Diffusers 官方文档将 CacheDiT 定义为一个面向 Diffusers DiT-based pipelines 的统一、免训练缓存加速框架，支持 Flux、Mochi、CogVideoX、Wan、HunyuanVideo、QwenImage、StableDiffusion3、PixArt、Sana、HunyuanDiT 等多类 pipeline。

1. DiT 是什么？

DiT = Diffusion Transformer。

它的核心思想是：把传统扩散模型里的 U-Net 去噪网络替换成 Transformer。

传统 Stable Diffusion / SDXL：
噪声 latent → U-Net → 预测噪声 → 更新 latent

DiT / FLUX / SD3 / Qwen-Image / PixArt：
噪声 latent → Transformer Blocks → 预测噪声 → 更新 latent

DiT 推理通常要跑很多步：

t = T → ... → 3 → 2 → 1 → 0

注意：diffusion timestep 通常是从大到小执行的。大的 timestep 对应高噪声，越往后噪声越低，图像越清晰。

可以理解成：

大 timestep：高噪声，决定大结构
中 timestep：主体逐渐稳定
小 timestep：细节、纹理、锐化

2. CacheDiT 为什么能加速？

DiT 推理有一个很重要的经验事实：

❝相邻 denoising step 的中间特征通常很相似。

比如：

F(t=20) → F(t=19) → F(t=18) → F(t=17)

这些 hidden states / residuals 不会突然剧烈跳变。

既然如此，每个 step 都完整跑所有 Transformer Blocks 就有冗余。

CacheDiT 的基本思路是：

正常推理：
每个 step 都完整跑 Transformer

CacheDiT：
先判断当前 step 和缓存 step 是否足够相似
如果相似，就复用或预测部分中间特征
如果不相似，就退回完整计算

Cache-DiT 通过智能缓存机制加速 diffusion transformer，主要包含 DBCache、TaylorSeer 和 SCM 三种机制。

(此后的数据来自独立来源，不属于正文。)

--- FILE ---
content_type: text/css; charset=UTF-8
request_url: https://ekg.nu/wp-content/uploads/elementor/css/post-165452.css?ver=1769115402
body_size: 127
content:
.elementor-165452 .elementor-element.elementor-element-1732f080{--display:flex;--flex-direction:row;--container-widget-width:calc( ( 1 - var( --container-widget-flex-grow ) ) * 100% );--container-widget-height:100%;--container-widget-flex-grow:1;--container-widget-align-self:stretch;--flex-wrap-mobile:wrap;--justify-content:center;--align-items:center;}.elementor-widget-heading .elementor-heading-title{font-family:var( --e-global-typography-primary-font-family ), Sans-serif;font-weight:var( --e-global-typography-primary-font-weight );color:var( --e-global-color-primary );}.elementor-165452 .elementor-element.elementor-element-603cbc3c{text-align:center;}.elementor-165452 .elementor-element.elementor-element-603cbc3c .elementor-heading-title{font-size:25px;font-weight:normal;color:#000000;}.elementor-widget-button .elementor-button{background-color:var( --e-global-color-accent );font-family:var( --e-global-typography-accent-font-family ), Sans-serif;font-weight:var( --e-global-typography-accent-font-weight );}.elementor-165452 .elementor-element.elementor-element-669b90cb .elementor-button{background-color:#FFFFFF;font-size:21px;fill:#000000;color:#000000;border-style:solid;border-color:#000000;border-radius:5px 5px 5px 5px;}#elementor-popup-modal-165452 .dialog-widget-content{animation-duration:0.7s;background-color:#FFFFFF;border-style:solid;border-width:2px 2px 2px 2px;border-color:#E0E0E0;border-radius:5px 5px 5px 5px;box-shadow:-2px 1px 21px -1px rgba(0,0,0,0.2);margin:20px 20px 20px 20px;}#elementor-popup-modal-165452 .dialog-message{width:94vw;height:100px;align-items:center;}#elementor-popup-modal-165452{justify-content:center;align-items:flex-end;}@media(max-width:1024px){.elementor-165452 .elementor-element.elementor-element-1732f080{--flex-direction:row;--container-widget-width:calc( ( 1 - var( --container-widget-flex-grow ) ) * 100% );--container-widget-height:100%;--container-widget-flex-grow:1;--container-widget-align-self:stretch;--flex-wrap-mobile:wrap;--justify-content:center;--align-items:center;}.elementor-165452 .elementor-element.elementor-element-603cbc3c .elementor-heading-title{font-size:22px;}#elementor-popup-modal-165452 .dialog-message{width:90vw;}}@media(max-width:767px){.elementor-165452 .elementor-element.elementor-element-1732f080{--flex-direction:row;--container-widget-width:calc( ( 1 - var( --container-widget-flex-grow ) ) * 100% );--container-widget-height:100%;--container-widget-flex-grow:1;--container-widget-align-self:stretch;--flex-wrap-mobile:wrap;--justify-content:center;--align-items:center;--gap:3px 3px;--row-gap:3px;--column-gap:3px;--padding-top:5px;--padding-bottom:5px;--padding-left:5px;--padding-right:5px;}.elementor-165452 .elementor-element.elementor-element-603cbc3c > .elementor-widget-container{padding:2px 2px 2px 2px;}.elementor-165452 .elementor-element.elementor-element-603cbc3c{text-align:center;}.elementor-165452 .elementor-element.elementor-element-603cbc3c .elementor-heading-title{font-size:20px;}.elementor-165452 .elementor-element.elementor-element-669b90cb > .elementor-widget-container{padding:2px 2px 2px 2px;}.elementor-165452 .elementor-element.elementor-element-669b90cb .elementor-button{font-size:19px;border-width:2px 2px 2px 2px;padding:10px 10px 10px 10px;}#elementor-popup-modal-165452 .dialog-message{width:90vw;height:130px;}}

3. DBCache：按 Transformer Block 做缓存

DBCache = Dual Block Cache，可以理解成一种 block 级别的缓存机制。

一个 DiT Transformer 可以看作很多 blocks：

Block 1 → Block 2 → Block 3 → ... → Block N

DBCache 把它拆成三段：

[前部 Fn blocks] [中间可缓存 blocks] [后部 Bn blocks]

其中：

Fn_compute_blocks：
前面几个 blocks 必须计算，用来判断当前 step 和缓存 step 
的 residual diff 是否足够小。

Bn_compute_blocks：
后面几个 blocks 可用于融合和修正，提升质量。

如果 residual diff 很小，说明当前 step 与前面 step 很相似，那么中间大量 blocks 可以复用缓存，减少计算。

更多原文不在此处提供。